* Begin PASSAGE GIVEN *

CI / GitHub Actions

The main CI infrastructure is maintained on GitHub Actions (GHA).

This infrastructure is broadly comprised of smoke tests and platform tests. Smoke tests are typically initiated by pull_request or pull_request_target triggers automatically when opening or updating a pull request. Platform tests often require an organization member to manually trigger the test when the pull request is ready to be tested.

Triggering Smoke Tests

Several short-running tests are automatically triggered for all contributor submissions, subject to GitHub’s limitations around first-time contributors. If no GitHub workflows are triggering on your PR, a committer for the project should trigger these within a few days. Reach out in the #testing channel on Cilium Slack for assistance in running these tests.

Triggering Platform Tests

To ensure that build resources are used judiciously, some tests on GHA are manually triggered via comments. These builds typically make use of cloud infrastructure, such as allocating clusters or VMs in AKS, EKS or GKE. In order to trigger these jobs, a member of the GitHub organization must post a comment on the Pull Request with a “trigger phrase”.

If you’d like to trigger these jobs, ask in Cilium Slack in the #testing channel. If you’re regularly contributing to Cilium, you can also become a member of the Cilium organization.

Depending on the PR target branch, a specific set of jobs is marked as required, as per the Cilium CI matrix. They will be automatically featured in PR checks directly on the PR page. The /test trigger phrase may be used to trigger the full testsuite at once. Additional trigger phrases (such as /ci-e2e-upgrade) can be used to run individual or optional jobs where supported.

* End PASSAGE GIVEN *

■ YOUR TASK:
Could you reproduce the GitHub Actions CI documentation in full, word for word? Rely on the CI documentation text by itself and nothing else.

* Begin RECORDED DATA *

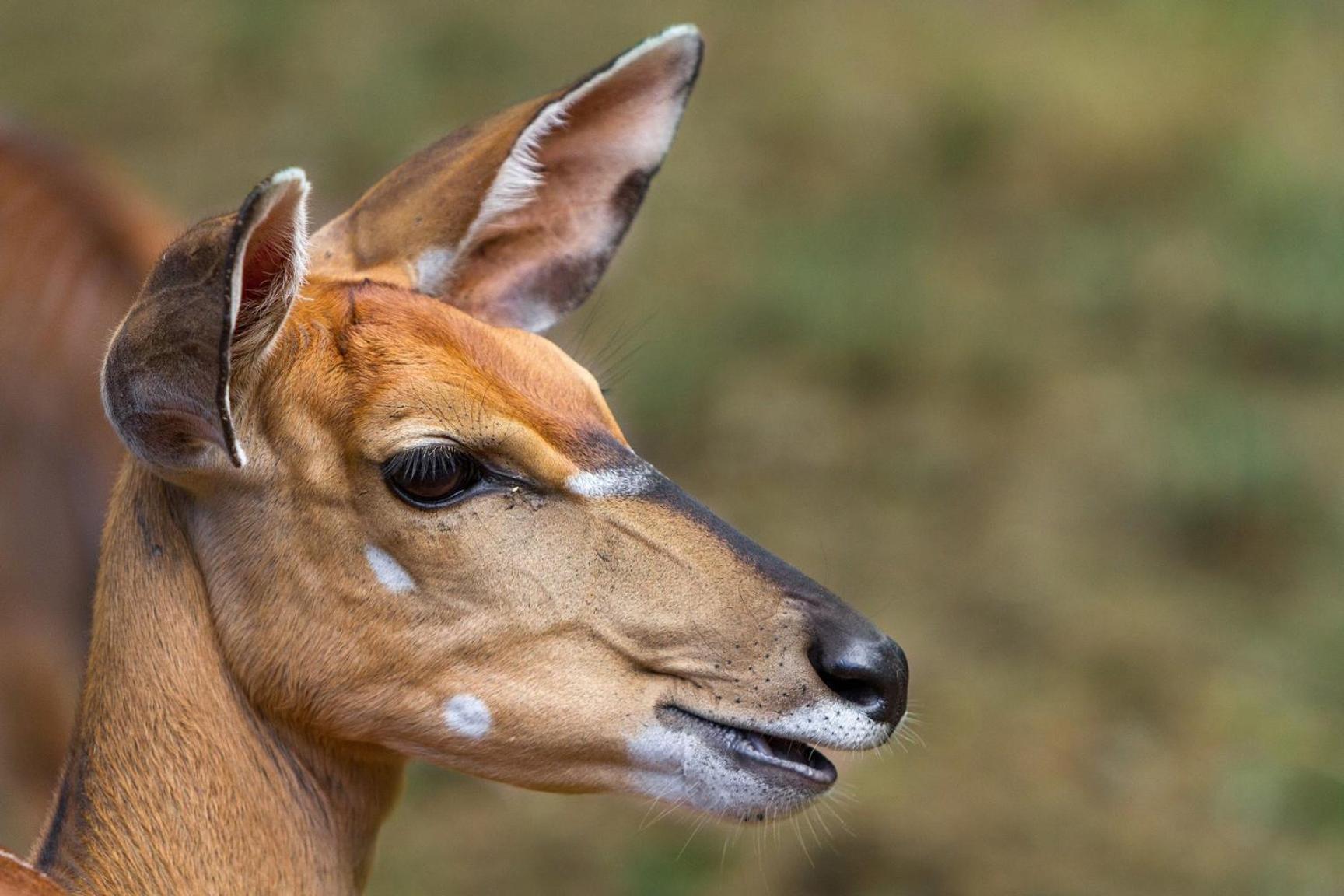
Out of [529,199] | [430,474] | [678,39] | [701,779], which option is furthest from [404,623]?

* End RECORDED DATA *

■ SOLUTION TO THIS PROBLEM:
CI / GitHub Actions

The main CI infrastructure is maintained on GitHub Actions (GHA).

This infrastructure is broadly comprised of smoke tests and platform tests. Smoke tests are typically initiated by pull_request or pull_request_target triggers automatically when opening or updating a pull request. Platform tests often require an organization member to manually trigger the test when the pull request is ready to be tested.

Triggering Smoke Tests

Several short-running tests are automatically triggered for all contributor submissions, subject to GitHub’s limitations around first-time contributors. If no GitHub workflows are triggering on your PR, a committer for the project should trigger these within a few days. Reach out in the #testing channel on Cilium Slack for assistance in running these tests.

Triggering Platform Tests

To ensure that build resources are used judiciously, some tests on GHA are manually triggered via comments. These builds typically make use of cloud infrastructure, such as allocating clusters or VMs in AKS, EKS or GKE. In order to trigger these jobs, a member of the GitHub organization must post a comment on the Pull Request with a “trigger phrase”.

If you’d like to trigger these jobs, ask in Cilium Slack in the #testing channel. If you’re regularly contributing to Cilium, you can also become a member of the Cilium organization.

Depending on the PR target branch, a specific set of jobs is marked as required, as per the Cilium CI matrix. They will be automatically featured in PR checks directly on the PR page. The /test trigger phrase may be used to trigger the full testsuite at once. Additional trigger phrases (such as /ci-e2e-upgrade) can be used to run individual or optional jobs where supported.